**Text segment**
## START

In [85]:
# data analytics in python
import numpy as np
import pandas as pd
# data
#from sklearn import datasets
# plot
import matplotlib.pyplot as plt
%matplotlib inline
# regression
import sklearn
from sklearn import datasets, linear_model
from sklearn import cross_validation
from sklearn.metrics import accuracy_score
# correlation coef.
from scipy.stats import pearsonr
In [75]:
boston = datasets.load_boston()
boston_df = pd.DataFrame(boston.data, columns = boston.feature_names)
boston_df["MEDV"] = boston.target
boston_df.head()
Out[75]:
In [76]:
# Lets make it simple - we select few features and the target data:
# - MEDV Median value of owner-occupied homes in $1000's
# and we select couple of numerical independent variables:
# - RM average number of rooms per dwelling
# - AGE proportion of owner-occupied units built prior to 1940
boston_df = boston_df[["MEDV", "RM", "AGE"]]
In [110]:
print boston_X_train.flatten()
In [159]:
# create the model
regr = linear_model.LinearRegression()
# If we just split our sample to training and testing, with ratio e.g. 75/25
# And use only one feature
# Each newaxis object in the selection tuple serves to expand the dimensions of the resulting selection by one unit-length dimension
# boston_df["RAD"].shape , (506,)

## END

**Information provided**
## START

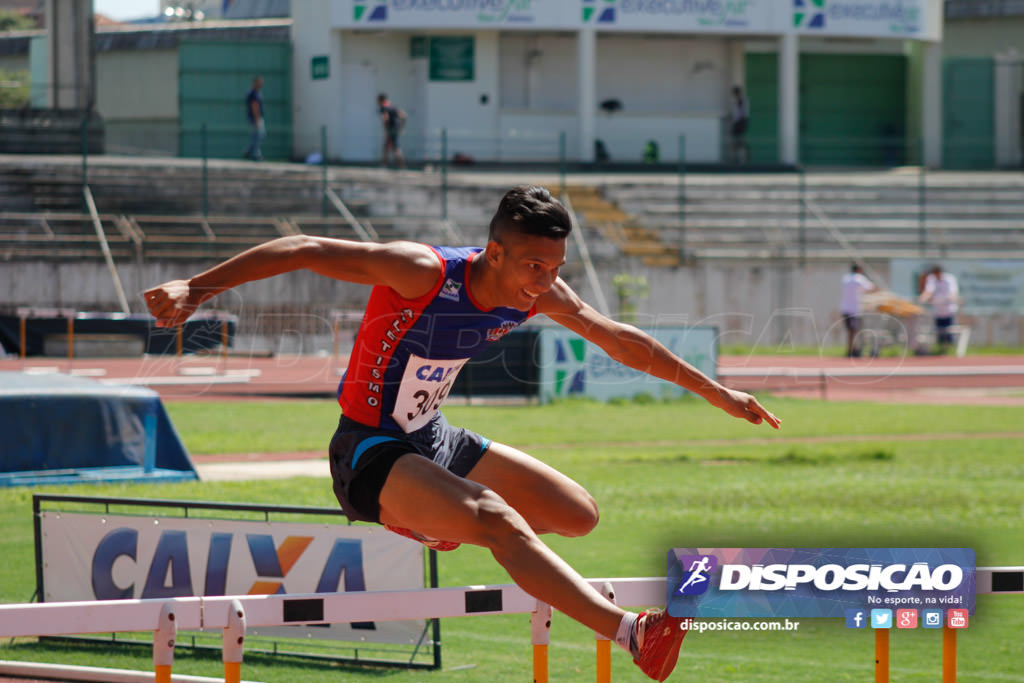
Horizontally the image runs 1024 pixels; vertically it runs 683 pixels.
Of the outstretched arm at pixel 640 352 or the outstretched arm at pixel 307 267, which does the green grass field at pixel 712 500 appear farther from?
the outstretched arm at pixel 307 267

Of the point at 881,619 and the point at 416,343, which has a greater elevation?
the point at 416,343

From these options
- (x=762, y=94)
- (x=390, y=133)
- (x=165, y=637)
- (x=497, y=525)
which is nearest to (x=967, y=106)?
(x=762, y=94)

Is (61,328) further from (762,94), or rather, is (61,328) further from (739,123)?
(762,94)

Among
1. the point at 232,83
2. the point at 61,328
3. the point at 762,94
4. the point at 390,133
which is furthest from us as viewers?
the point at 762,94

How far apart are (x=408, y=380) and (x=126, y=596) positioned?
2.92 m

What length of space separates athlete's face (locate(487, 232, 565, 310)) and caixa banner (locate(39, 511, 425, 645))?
2366 millimetres

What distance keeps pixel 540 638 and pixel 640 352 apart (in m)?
1.34

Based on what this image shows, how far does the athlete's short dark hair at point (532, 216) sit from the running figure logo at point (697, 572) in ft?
4.51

## END

**Directives**
1 – Repeat the part of the Boston housing notebook that begins at the words "boston_df = pd.DataFrame(boston.data, columns" and stops after "print boston_X_train.flatten()".
2 – Go on with the Boston housing notebook from the point where it stops.
The entries were taken from a separate source.

**Task responses**
1 –
boston_df = pd.DataFrame(boston.data, columns = boston.feature_names)
boston_df["MEDV"] = boston.target
boston_df.head()
Out[75]:
In [76]:
# Lets make it simple - we select few features and the target data:
# - MEDV Median value of owner-occupied homes in $1000's
# and we select couple of numerical independent variables:
# - RM average number of rooms per dwelling
# - AGE proportion of owner-occupied units built prior to 1940
boston_df = boston_df[["MEDV", "RM", "AGE"]]
In [110]:
print boston_X_train.flatten()

2 –
# boston_df["RAD"][:, np.newaxis].shape, (506, 1) <= this is the desired format for the independent variables
# boston_df["MEDV"].shape, (506, ) <= this is the desired format for the target variable
boston_X = boston_df["RM"][:, np.newaxis]
boston_y = boston_df["MEDV"]
# Split the data into training/testing sets
boston_X_train = boston_X[:-120]
boston_X_test = boston_X[-120:]
# Split the targets into training/testing sets
boston_y_train = boston_y[:-120]
boston_y_test = boston_y[-120:]
# Create linear regression object
regr = linear_model.LinearRegression()
# Train the model using the training sets
regr.fit(boston_X_train, boston_y_train)
# The coefficients, are the alpha, beta line coefficients
print('alpha: ', regr.coef_)
print('beta: ', regr.intercept_)
a = regr.coef_
b = regr.intercept_
#and then we can plot the relevant line , e.g.
# plt.plot([-0.15, 0.15], [a*-0.15+b, a*0.15+b], 'k--', color='red', linewidth=3)
# The mean square error
print("Training Residual sum of squares: %.2f" % np.mean((regr.predict(boston_X_train) - boston_y_train) ** 2))
print("Test Residual sum of squares: %.2f" % np.mean((regr.predict(boston_X_test) - boston_y_test) ** 2))
# Explained variance score: 1 is perfect prediction
# Returns the coefficient of determination R^2 of the prediction.
print('Training Variance score: %.2f' % regr.score(boston_X_train, boston_y_train))
print('Test Variance score: %.2f' % regr.score(boston_X_test, boston_y_test))
print 'Training pearson:', pearsonr(boston_X_train.flatten().tolist(), boston_y_train.tolist())
print 'Test pearson', pearsonr(boston_X_test.flatten(), boston_y_test.tolist())
#print('Test set cccuracy: %.2f' % accuracy_score(boston_X_test, boston_y_test))
# !!! Attention, few words on score - here the score is the R2 score !!!
# There is no reason r^2 shouldn't be negative (despite the ^2 in its name).
# This is also stated in the doc. You can see r^2 as the comparison of your model fit
# (in the context of linear regression, e.g a model of order 1 (affine)) to a model of order 0
# (just fitting a constant), both by minimizing a squared loss.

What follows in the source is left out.